As a male Leonidas, went through mental and physical training. From childhood every Spartan boy goes through their horrible education system, the Agoge, in preparation to become a warrior for Sparta. Once in the Spartan forces they would become a Hoplite, a soldier armed with a round shield, spear and a iron short sword. The Hoplites form in a battle a phalanx, rows of hoplites stood directly next to each other making a wall of shields and spears. During a frontal attack, this wall provided significant protection to the warriors behind it. Although if the formation broke or the enemy attacked from the sides or the rear then the formation became useless.
Ancient Hellas (Greece) was made up of several hundred City-States. Although most were divided they banded together to defend Hellas from a foreign invader, Persia. In 490 BCE the Persian King Darius I instigated an attempted a invasion, but a combined Hellenes (Greeks) force pushed back the Persian army at the Battle of Marathon.
In 480 BCE, one of Darius' sons, Xerxes I, attempted an invasion of Hellas. Under Xerxes, the Persian army moved through the Hellas eastern coast, with the Persian navy moving parallel to the shore. To reach the lower half of Hellas the Persian's had to go through the coastal pass of Thermopylae.

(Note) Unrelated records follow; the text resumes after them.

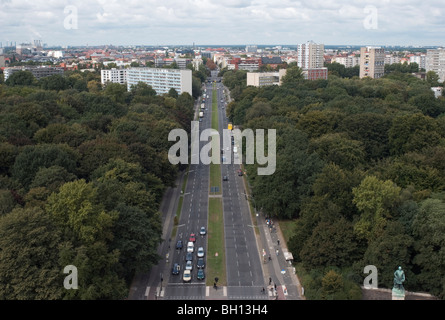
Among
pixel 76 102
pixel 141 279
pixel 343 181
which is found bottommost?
pixel 141 279

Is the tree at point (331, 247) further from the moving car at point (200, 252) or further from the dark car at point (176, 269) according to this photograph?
the dark car at point (176, 269)

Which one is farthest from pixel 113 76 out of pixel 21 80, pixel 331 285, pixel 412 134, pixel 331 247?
pixel 331 285

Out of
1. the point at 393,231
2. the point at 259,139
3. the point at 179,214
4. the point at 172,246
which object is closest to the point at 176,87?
the point at 259,139

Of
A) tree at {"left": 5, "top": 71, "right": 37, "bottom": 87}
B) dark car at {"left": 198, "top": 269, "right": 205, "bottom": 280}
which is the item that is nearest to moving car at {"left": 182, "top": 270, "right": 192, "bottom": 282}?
dark car at {"left": 198, "top": 269, "right": 205, "bottom": 280}

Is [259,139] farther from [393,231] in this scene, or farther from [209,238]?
[393,231]

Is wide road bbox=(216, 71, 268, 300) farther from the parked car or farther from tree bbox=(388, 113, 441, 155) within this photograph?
tree bbox=(388, 113, 441, 155)

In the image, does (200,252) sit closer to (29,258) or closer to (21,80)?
(29,258)

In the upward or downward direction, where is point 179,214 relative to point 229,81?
downward
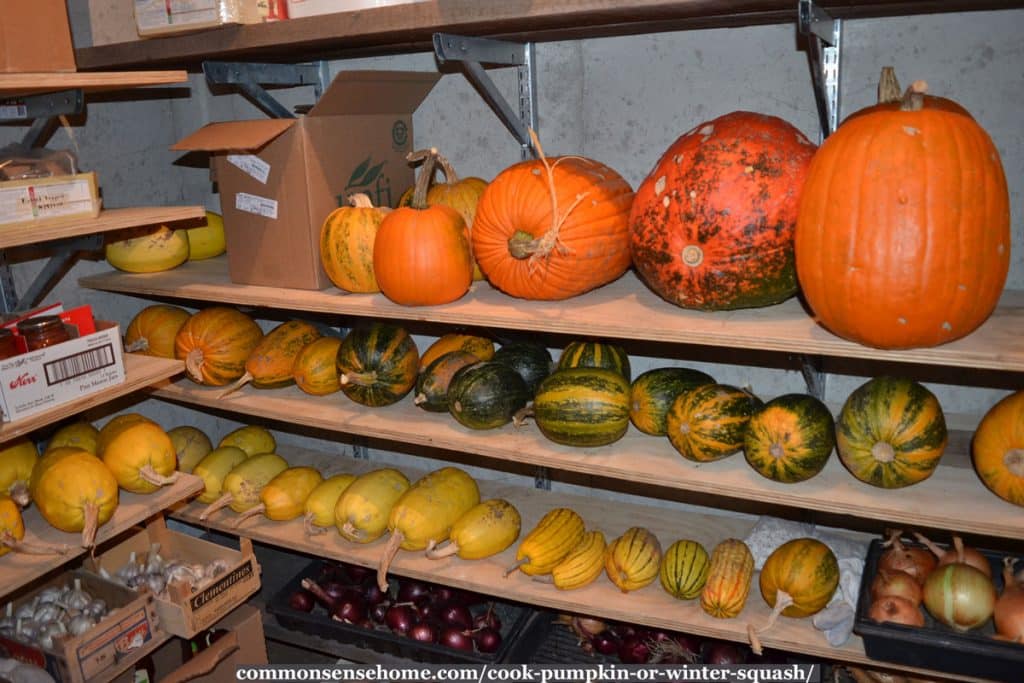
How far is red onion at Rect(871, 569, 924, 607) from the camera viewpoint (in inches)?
72.8

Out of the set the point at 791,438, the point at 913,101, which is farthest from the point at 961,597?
the point at 913,101

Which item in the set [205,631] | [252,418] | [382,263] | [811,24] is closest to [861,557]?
[811,24]

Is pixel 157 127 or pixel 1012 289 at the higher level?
pixel 157 127

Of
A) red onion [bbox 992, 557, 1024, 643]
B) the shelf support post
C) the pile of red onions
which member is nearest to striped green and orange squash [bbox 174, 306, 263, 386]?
the pile of red onions

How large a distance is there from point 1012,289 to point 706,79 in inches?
37.3

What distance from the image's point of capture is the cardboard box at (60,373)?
192 centimetres

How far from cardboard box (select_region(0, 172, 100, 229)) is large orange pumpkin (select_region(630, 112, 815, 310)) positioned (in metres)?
1.47

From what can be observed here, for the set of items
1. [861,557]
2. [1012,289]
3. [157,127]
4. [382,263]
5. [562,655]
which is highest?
[157,127]

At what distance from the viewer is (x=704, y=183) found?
167cm

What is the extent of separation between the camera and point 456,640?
2.42m

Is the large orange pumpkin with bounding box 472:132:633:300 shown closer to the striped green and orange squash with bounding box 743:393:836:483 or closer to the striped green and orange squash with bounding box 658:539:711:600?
the striped green and orange squash with bounding box 743:393:836:483

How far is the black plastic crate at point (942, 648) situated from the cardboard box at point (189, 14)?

Battle of Thermopylae 480 BCE |
In the late summer of 480, Leonidas led 300 Spartans and 6,700 Hellenes forces in attempted to stop the Persians through the narrow pass. For two days the Hellenes defended the attacks of the numerous enemy. Although the Persians found a route over the mountains to the west, enabling them to surround the Hellenes forces. Most of the Hellenes forces fled rather then see certain death. Only an army of Spartans, Thespians and Thebans remained and all of them were slaughtered. The Persians found and beheaded Leonidas' corpse, insulting him by denying funerary rights.
After the Battle of Thermopylae, the Athenian navy defeated the Persians at the Battle of Salamis, sending the Persians back home. It took forty years before Sparta retrieved Leonidas' remains to bury him as well as having a shrine built in his honour.